--- Problem A ---
According to the post about founders, at which accelerator did the writer serve as entrepreneur in residence?
--- Problem B ---
From the post about founders, duplicate word for word the part that opens with the words containing "Founders, for the" and closes with "something is missing.".

--- Document passage ---
• • •

Founders, for the love of God, don’t do this

Posted by Shaun Gold | September 5, 2022

So you’re a founder of the next big startup. Your deck is solid, your cofounders are amazing, your vision is unrivaled, and you have big plans to scale up and move fast.

But something is missing.

You need the right people to help you achieve your goals. Whether it be an investor hunter, CTO, or head of growth, there is always someone that can add value. Surely these people are out there, waiting for you to cold contact them on LinkedIn or Slack or Instagram. They will see the big picture and understand what you are doing. They will jump at the chance to help you go from zero to one in a heartbeat.

And they will do it for nothing more than the sheer joy of helping a founder build their business and some options which could be worth more than they could imagine.

Right?

WRONG.

It is one thing to approach someone successful for help, take a call, get to know them, and maybe…just maybe collaborate or work together. It is quite another to pitch them randomly and expect them to work for you and your startup for free. This article is going to break down the mistakes founders make and is based on my personal experiences from my years working in every non-technical role in a variety of startups, a fund or two, as well as the entrepreneur in residence at the Baltic Sandbox accelerator. I hope it helps you avoid these pitfalls and allows you to find the right people at the right price (because no one who is real and who can truly help you is going to work for free, including me).

• • •

(Stored data entries)
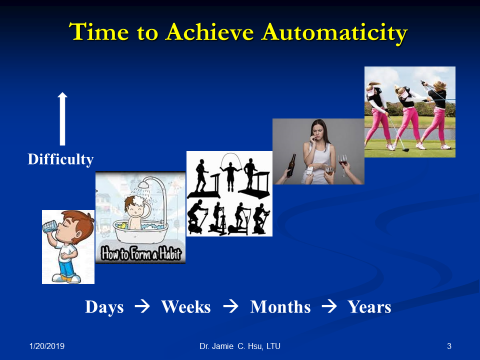 Time to Achieve Automaticity

Difficulty

How to Form a Habit

Days → Weeks → Months → Years

1/20/2019

Dr. Jamie C. Hsu, LTU

3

• • •

--- Task result A ---
The Baltic Sandbox accelerator.

--- Task result B ---
Founders, for the love of God, don’t do this

Posted by Shaun Gold | September 5, 2022

So you’re a founder of the next big startup. Your deck is solid, your cofounders are amazing, your vision is unrivaled, and you have big plans to scale up and move fast.

But something is missing.